### Task to complete:
Begin with the line where "order: Rodentia" appears. Set down that line and the rest of the records below it exactly as given.
### Given information
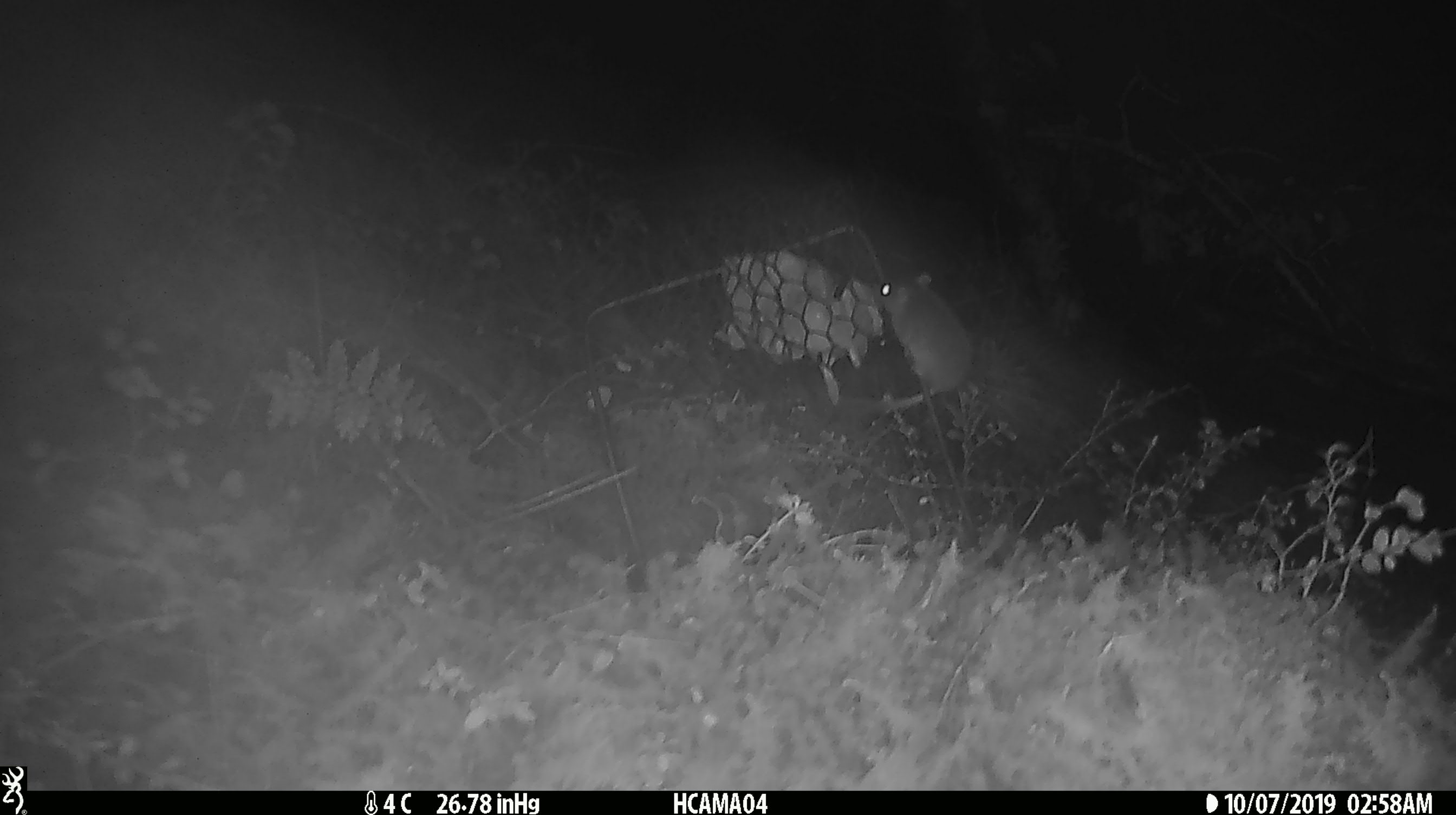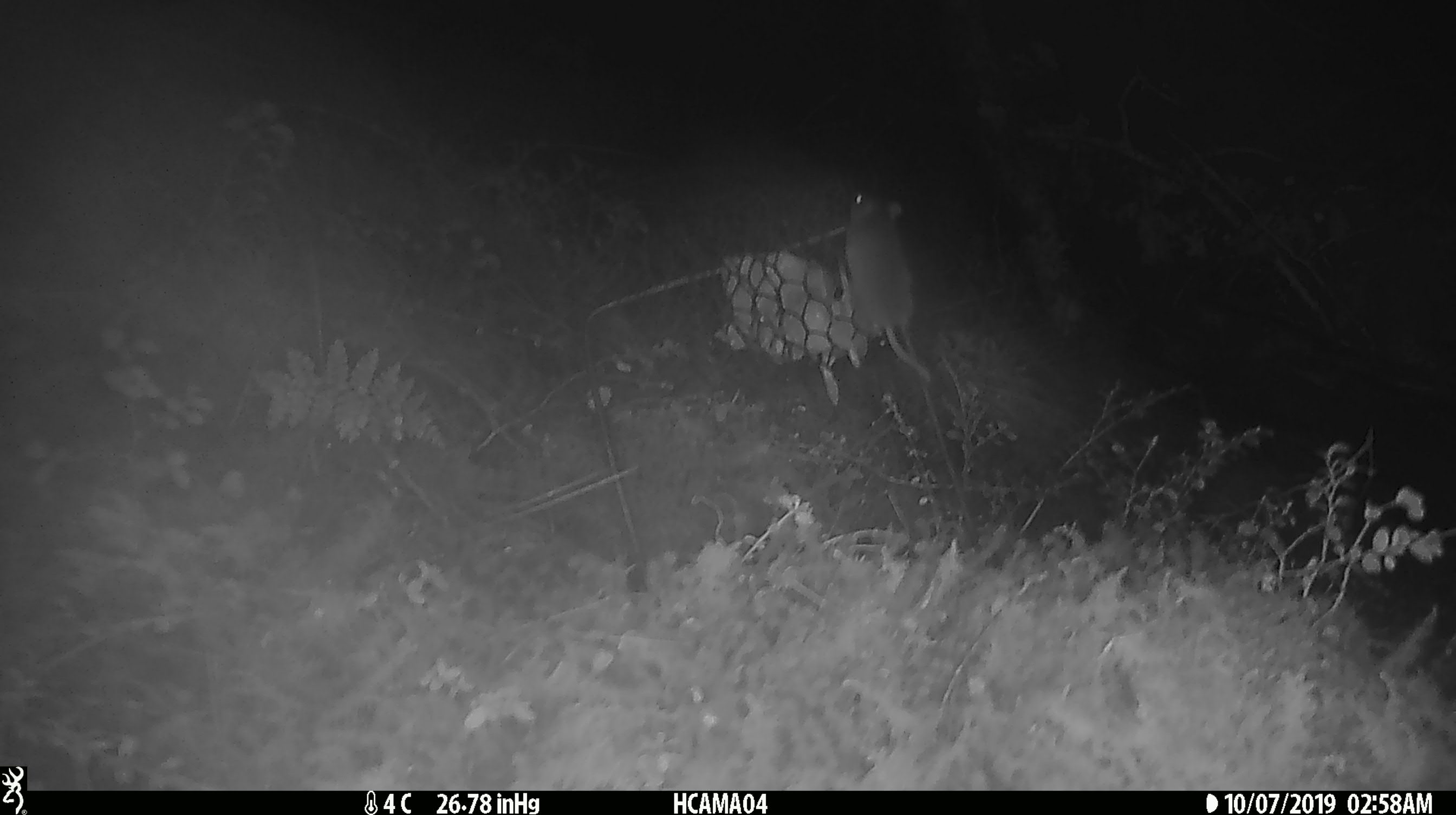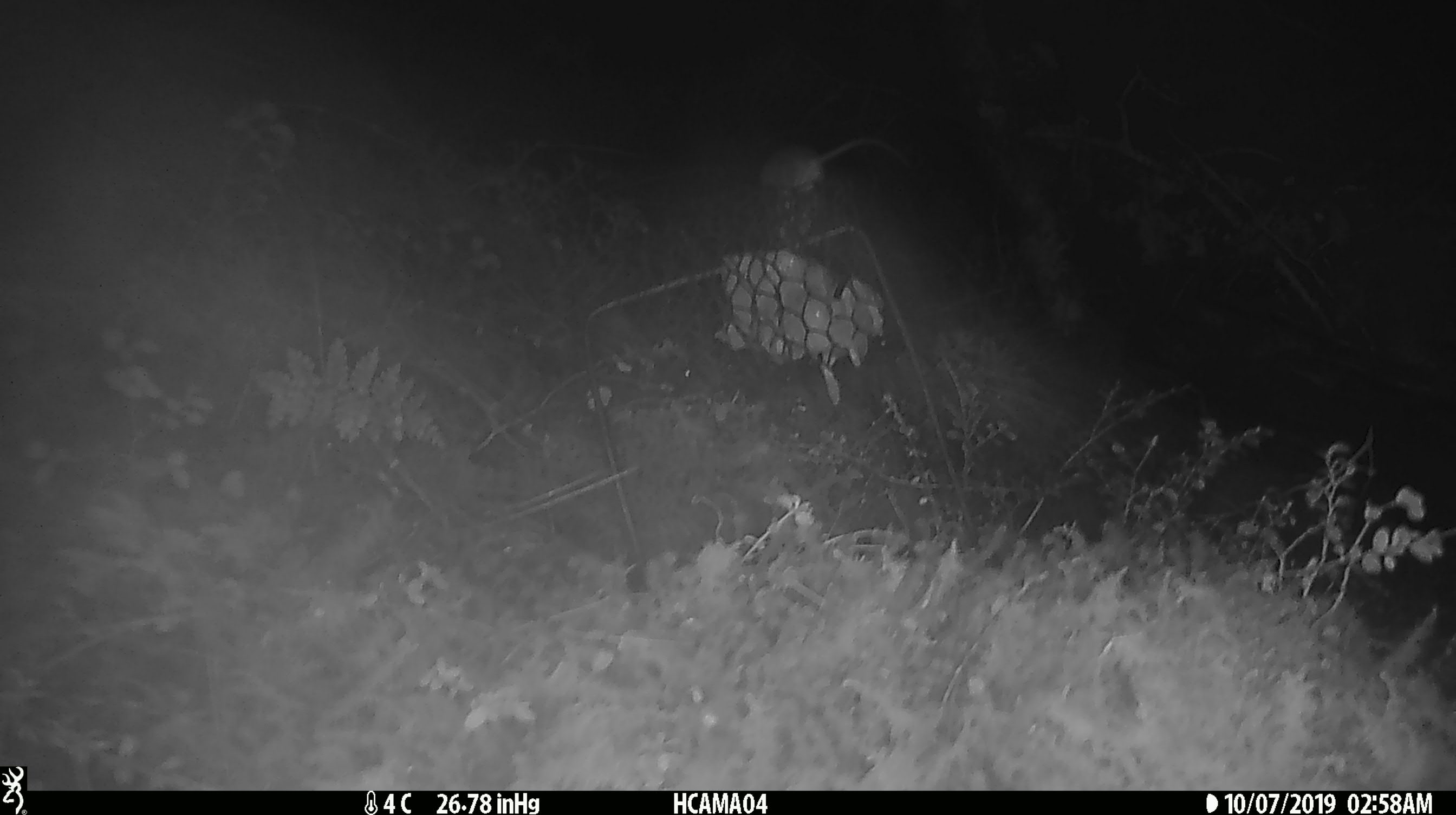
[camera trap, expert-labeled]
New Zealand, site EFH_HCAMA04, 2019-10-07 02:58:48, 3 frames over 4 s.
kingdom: Animalia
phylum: Chordata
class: Mammalia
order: Rodentia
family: Muridae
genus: Mus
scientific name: Mus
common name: mouse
Mouse (Mus).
######
### Reply:
order: Rodentia
family: Muridae
genus: Mus
scientific name: Mus
common name: mouse
Mouse (Mus).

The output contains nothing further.